Source text
________________

After some negotiation with Western Electric over the patent
licensing, he distributed the notes titled "A Commentary on the UNIX
Operating System" to others with UNIX licenses on the conditions that
Western Electric had set out. (Ibid., p. 53)

Lions describes how he helped to develop a UNIX tool "pack" which
was eventually combined with tools created at Bell Labs called huff
and unhuff and distributed as a standard UNIX command. He and others
from his college were invited to spend periods of time at Bell Labs to
work with the unix researchers there. (See for example, pg. 57)

Describing how research UNIX and its adoption at academic
institutions has served to develop computer science, Doug Comer
writes:

The use of UNIX as a basis for operating systems research
has produced three highly desirable consequences. First, the
availability of a common system allowed researchers to
reproduce and verify each others' experiments. Such
verification is the essence of science. Second, having a
solid base of systems software made it possible for
experimenters to build on the work of others and to tackle
significant ideas without wasting time developing all the
pieces from scratch. Such a basis is prerequisite to
productive research. Third, the use of a single system as
both a research vehicle and a conventional source of
computing allowed researchers to move results from the
laboratory to the production environment quickly. Such quick
transition is mandatory of state-of-the-art computing."
(Comer, p. 44)

Not only did research UNIX serve the academic community, but the
contributions of the academic community were incorporated into
research UNIX. An example, is the work by Babaoglu and Porker at UC
Berkeley of designing a virtual memory version of UNIX for the VAX
computer which was later optimized by Bill Joy and incorporated into a
release of UNIX. (Ibid.)

________________

Information supplied
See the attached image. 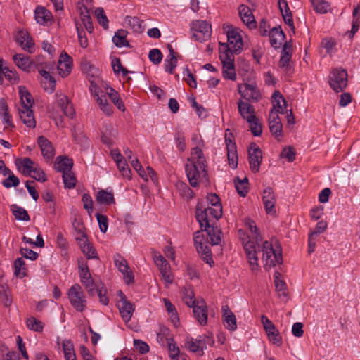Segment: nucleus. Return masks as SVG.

________________

Please transcribe the UNIX history excerpt from "Not only did" up to and including "of UNIX. (Ibid.)". The data on this page are separate from the UNIX history excerpt.

Written response
Not only did research UNIX serve the academic community, but the
contributions of the academic community were incorporated into
research UNIX. An example, is the work by Babaoglu and Porker at UC
Berkeley of designing a virtual memory version of UNIX for the VAX
computer which was later optimized by Bill Joy and incorporated into a
release of UNIX. (Ibid.)